Michael S. Dulaney, executive director of the Nebraska Council of School Administrators, said school administrators are concerned with protecting the interests and security of all students, as well as the safe operation of their districts.

“The problem, of course, especially in this day and age with cyberbullying being such a prevalent issue, is whether a student would be offended by the free expression of another student,” he said. “That’s a very delicate line to walk. Most school administrators are thinking it’s in their best interests and the best interest of the students to have some limitation on that.”

He said the organization doesn’t necessarily believe that the state needs to make schools adopt a policy, because they have that prerogative right now.

“We certainly appreciate the fact that this particular version of his bill is more palatable to school districts than previous attempts that required such a policy to be adopted,” Dulaney said.
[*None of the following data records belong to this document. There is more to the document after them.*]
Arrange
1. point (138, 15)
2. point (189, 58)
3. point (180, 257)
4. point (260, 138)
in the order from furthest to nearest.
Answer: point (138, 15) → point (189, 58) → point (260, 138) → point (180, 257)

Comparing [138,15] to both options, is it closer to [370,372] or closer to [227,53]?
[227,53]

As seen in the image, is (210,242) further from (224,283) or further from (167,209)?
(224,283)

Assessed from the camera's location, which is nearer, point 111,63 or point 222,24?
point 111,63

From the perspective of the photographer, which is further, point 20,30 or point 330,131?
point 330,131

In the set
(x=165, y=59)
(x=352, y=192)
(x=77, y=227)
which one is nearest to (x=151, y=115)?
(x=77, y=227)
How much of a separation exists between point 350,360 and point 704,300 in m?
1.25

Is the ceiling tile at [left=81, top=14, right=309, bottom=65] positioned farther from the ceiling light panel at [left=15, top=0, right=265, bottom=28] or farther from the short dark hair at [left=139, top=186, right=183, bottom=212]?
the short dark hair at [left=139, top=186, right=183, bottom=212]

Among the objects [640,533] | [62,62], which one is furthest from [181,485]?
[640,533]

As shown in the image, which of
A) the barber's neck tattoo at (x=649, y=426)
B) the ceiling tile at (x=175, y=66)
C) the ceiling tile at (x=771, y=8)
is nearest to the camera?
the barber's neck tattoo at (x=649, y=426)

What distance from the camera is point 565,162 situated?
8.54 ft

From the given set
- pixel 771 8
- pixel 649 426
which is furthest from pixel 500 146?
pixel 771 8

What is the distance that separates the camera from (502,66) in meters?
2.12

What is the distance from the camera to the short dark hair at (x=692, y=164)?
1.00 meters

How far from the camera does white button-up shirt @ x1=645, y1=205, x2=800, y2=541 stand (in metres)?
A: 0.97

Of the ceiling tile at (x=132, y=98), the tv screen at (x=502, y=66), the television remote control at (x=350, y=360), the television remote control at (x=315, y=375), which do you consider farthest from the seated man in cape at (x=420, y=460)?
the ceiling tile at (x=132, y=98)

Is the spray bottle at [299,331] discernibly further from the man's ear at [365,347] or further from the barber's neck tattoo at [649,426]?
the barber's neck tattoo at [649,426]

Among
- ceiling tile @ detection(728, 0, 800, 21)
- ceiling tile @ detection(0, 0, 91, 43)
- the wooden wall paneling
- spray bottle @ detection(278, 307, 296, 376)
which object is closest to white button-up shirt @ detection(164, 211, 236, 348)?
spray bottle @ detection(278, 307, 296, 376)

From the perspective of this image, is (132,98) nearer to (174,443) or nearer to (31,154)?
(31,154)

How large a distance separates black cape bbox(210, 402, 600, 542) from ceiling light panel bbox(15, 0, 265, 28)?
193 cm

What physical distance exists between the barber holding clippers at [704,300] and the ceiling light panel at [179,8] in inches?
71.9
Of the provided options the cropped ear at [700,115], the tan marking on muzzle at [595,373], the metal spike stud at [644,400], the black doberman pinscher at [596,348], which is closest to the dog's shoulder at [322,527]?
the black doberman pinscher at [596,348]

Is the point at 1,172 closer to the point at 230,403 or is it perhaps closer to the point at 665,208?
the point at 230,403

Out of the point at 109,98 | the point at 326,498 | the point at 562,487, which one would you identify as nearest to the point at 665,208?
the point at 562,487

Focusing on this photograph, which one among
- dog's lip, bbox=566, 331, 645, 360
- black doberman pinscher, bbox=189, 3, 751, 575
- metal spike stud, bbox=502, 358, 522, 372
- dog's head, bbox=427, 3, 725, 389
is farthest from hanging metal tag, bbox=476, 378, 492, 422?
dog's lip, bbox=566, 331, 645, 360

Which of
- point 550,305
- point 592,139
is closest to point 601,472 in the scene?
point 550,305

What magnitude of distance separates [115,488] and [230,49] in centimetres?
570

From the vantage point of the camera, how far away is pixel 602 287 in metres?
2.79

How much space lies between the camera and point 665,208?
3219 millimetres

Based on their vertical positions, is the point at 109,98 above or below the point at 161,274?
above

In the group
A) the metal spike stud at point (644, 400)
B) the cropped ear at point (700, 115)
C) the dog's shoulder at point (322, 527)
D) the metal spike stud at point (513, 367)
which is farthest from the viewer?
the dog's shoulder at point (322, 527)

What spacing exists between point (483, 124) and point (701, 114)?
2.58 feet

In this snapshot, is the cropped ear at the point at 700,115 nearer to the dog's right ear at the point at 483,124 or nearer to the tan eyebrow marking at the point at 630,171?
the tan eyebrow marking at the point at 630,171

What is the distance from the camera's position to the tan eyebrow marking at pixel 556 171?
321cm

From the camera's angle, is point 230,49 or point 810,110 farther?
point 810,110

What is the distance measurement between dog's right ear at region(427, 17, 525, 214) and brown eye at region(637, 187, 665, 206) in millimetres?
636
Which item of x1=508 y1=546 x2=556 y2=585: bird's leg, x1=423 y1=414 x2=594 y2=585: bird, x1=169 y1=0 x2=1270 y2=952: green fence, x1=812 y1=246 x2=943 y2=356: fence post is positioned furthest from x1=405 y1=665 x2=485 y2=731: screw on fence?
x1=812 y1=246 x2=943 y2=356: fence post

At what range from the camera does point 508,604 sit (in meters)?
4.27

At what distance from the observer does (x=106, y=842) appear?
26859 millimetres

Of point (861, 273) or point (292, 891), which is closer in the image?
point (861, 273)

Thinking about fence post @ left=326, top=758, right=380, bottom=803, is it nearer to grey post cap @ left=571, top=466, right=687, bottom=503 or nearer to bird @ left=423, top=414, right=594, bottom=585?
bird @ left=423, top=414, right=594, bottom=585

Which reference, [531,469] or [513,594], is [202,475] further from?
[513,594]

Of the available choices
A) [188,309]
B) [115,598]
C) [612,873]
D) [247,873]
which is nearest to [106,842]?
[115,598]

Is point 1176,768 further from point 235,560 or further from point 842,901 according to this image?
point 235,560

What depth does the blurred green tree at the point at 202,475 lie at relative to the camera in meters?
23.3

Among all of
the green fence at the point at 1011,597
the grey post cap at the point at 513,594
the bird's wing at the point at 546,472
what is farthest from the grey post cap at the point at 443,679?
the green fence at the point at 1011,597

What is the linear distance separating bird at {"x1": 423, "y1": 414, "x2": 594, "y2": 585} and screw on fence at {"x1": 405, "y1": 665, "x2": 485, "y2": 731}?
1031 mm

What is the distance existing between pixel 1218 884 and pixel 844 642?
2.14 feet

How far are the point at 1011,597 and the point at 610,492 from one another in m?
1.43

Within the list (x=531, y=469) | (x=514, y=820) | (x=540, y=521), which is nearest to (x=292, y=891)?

The bill will have a public hearing March 8, which is required of every bill introduced in the unicameral legislature. Seven states have free expression statutes protecting high school students and student journalists.

“One of the fears from adults is that they’re not going to be able to control young people,” Haar said. “That comes from school board members, it comes from administrators, it comes from teachers, it comes from parents. I don’t believe that’s the way you teach democracy.”

Calls to the Nebraska State Education Association were not returned as of press time.